On a very basic level, the book is a chilling encyclopedia of almost-unbelievable sonic machines. The names alone are stunning: concrete ears, the Vortex ring generator, the Mosquito Anti-Social Device. In the 1960s, a French robotics researcher created a vibratory, organ-rattling “envelope of death” that allegedly caused internal spasms. The Urban Funk Campaign (the name of a terrible band waiting to happen) was an “audio harassment” operation deployed by the United States in Vietnam and Laos in the early ’70s. Who cares about a neat logo when “sonic branding”—the placement of earworms in advertising jingles—promises more viral effects?
That many modern high-tech devices were forged at the intersection of science and militarism no longer shocks us. But Goodman is compulsive in his need to theorize beyond the tried-and-true idea that war “expresses an ontological condition.” He labors in the dense, grad-level middle section of his book to guide us toward spaces of hope, ultimately settling on a philosophy of rhythm: “It is rhythm that conjoins the discontinuous entities of matter,” he writes. All matter vibrates—people, buildings, plants, and everything in between.
This attentiveness to the political possibilities of rhythm provides context for Goodman’s thrilling alter ego, which goes unmentioned in the book: In addition to being a lecturer at the University of East London, he is also the heralded underground DJ known as kode9, who produces “bass-driven electronic music.” Goodman’s skepticism about deciphering music melts away toward the end of the book, and he uses “rhythmanalysis” to discuss the resistant and alternative rhythms embedded deep within dance music. He asks, “What vibrations are emitted when slum, ghetto, shantytown, favela, project, and housing estate rub up against hypercapital?” It is the possibility of “affective collectivity”—a throb uniting the dispossessed—that animates Goodman’s final hope.

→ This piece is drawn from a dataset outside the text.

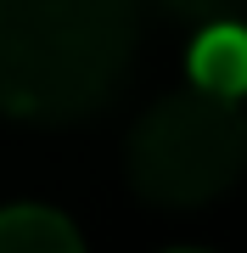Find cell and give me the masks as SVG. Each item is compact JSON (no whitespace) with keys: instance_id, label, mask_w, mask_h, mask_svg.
<instances>
[{"instance_id":"6da1fadb","label":"cell","mask_w":247,"mask_h":253,"mask_svg":"<svg viewBox=\"0 0 247 253\" xmlns=\"http://www.w3.org/2000/svg\"><path fill=\"white\" fill-rule=\"evenodd\" d=\"M141 0H0V113L79 124L124 90Z\"/></svg>"},{"instance_id":"7a4b0ae2","label":"cell","mask_w":247,"mask_h":253,"mask_svg":"<svg viewBox=\"0 0 247 253\" xmlns=\"http://www.w3.org/2000/svg\"><path fill=\"white\" fill-rule=\"evenodd\" d=\"M247 169V113L208 90H174L135 118L124 174L152 208H202Z\"/></svg>"},{"instance_id":"3957f363","label":"cell","mask_w":247,"mask_h":253,"mask_svg":"<svg viewBox=\"0 0 247 253\" xmlns=\"http://www.w3.org/2000/svg\"><path fill=\"white\" fill-rule=\"evenodd\" d=\"M191 84L208 96H247V23H213L191 40Z\"/></svg>"},{"instance_id":"277c9868","label":"cell","mask_w":247,"mask_h":253,"mask_svg":"<svg viewBox=\"0 0 247 253\" xmlns=\"http://www.w3.org/2000/svg\"><path fill=\"white\" fill-rule=\"evenodd\" d=\"M0 253H84V236L45 203H11L0 208Z\"/></svg>"},{"instance_id":"5b68a950","label":"cell","mask_w":247,"mask_h":253,"mask_svg":"<svg viewBox=\"0 0 247 253\" xmlns=\"http://www.w3.org/2000/svg\"><path fill=\"white\" fill-rule=\"evenodd\" d=\"M169 17L191 23V28H213V23H242L247 17V0H157Z\"/></svg>"},{"instance_id":"8992f818","label":"cell","mask_w":247,"mask_h":253,"mask_svg":"<svg viewBox=\"0 0 247 253\" xmlns=\"http://www.w3.org/2000/svg\"><path fill=\"white\" fill-rule=\"evenodd\" d=\"M169 253H202V248H169Z\"/></svg>"}]
</instances>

Goodman’s attempts to wage sonic warfare against the hypercapitalist state make for a bracing read, even if his arsenal—portable sound systems and the resourceful genius of DJs, producers, ringtone hackers, and subversive programmers—seems a modest one. Perhaps this kind of supercharged, broad-ranging imagination offers the best defense against the coercive techniques currently being honed in the labs of militaries and corporations. From “silent” repellants that target frequencies perceptible only to teenage ears to “holosonic control” research that aims to create moments of listener déjà entendu, the future of sonic warfare will be, as Goodman calls it, “unsound.” It’s enough to make you wish you were merely hearing voices.
Hua Hsu teaches English at Vassar College.